Die traurige Lose-Lose-Situation für Songs und Hörer endete damit, dass niemand mehr aus den vertrackten Sound-Labyrinthen herausfand. Wahrscheinlich liegen heute noch Skelette von tapferen Musikabenteurern in den Windungen von Cmon Kids, dem wohl undurchsichtigsten Werk der Band. Der routinierte Indiefan kann darüber im Jahre 2010 nur herzhaft lachen, denn was damals überforderte, gehört mittlerweile zum Standard. So frühstücken The Bewitched Hands die Evolution der Radleys mal eben auf ihrem Debütalbum ab und legen gleich noch die musikalischen Biografien von David Bowie und den Beach Boys nach. Birds & Drums läuft über vor verrückten Einfällen, verschrobenen, aber nachvollziehbaren Wendungen und unglaublichen, aber stets funktionierenden Montagen; das anfängliche Kopfschütteln des Hörers geht nahtlos in Kopfnicken über. Schon Happy With You wäre bei anderen Bands mit seinen sich überschlagenden Sturzgesängen als Finale furioso ans Ende der Platte gerückt worden.

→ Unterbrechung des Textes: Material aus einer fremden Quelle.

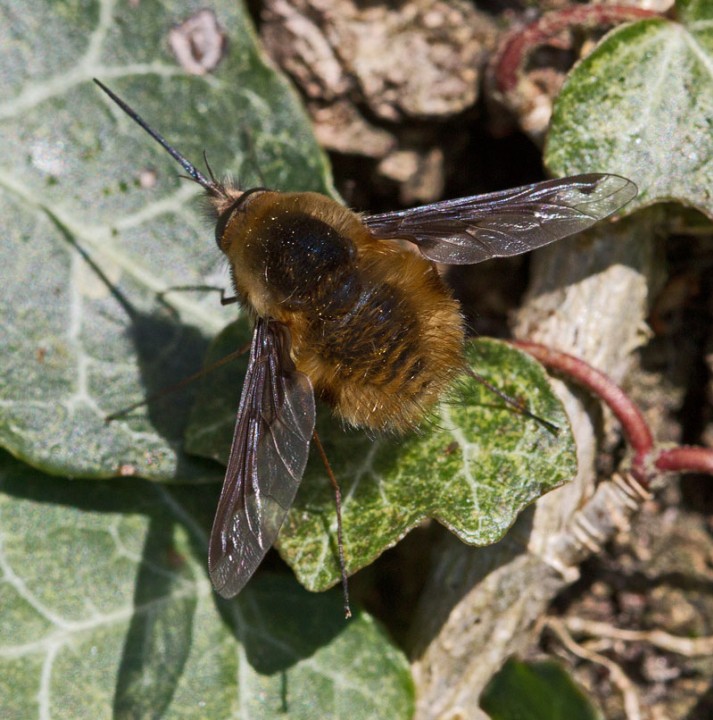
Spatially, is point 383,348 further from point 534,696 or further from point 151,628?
point 534,696

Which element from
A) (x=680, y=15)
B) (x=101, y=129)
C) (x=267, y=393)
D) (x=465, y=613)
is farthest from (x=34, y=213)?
(x=680, y=15)

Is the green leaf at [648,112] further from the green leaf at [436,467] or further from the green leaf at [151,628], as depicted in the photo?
the green leaf at [151,628]

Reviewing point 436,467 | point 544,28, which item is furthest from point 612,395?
point 544,28

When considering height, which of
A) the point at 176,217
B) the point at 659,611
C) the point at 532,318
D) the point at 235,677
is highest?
the point at 176,217

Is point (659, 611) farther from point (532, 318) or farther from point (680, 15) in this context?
point (680, 15)

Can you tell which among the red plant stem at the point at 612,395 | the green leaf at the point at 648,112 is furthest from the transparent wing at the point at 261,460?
the green leaf at the point at 648,112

Hier ist es lediglich der richtungsbestimmende Auftakt zu einer Tour de Force durch ein Lalaland aus Rock, Indie und Weihnachtsmusical. Immer wieder werden Zitate aus der Popgeschichte aufgegriffen, durcheinandergewirbelt und durch ebenso ungewöhnliche wie mitreißende Harmoniefolgen miteinander verknüpft. So vielschichtig Birds & Drums auch angelegt ist, die Franzosen von heute haben dazugelernt und verleihen ihren Songs viel mehr sinnstiftende Kohärenz als die Briten in den 90ern. Bemerkenswert auch, wie schnell alles auf den Punkt gebracht wird. In der Songsequenz Cold, Work und Hard To Cry gelingt es der Band zum Beispiel, einen Indiepunk-Ausflipper rauszuhauen, einen fast perfekten Popsong zu schreiben und eine ausufernd-vielstimmige, psychedelische Sinfonie aufzuführen – das Ganze in unter zehn Minuten. Effizienz gehört ja auch längst zum Standard, klang bisher aber selten so brillant wie hier.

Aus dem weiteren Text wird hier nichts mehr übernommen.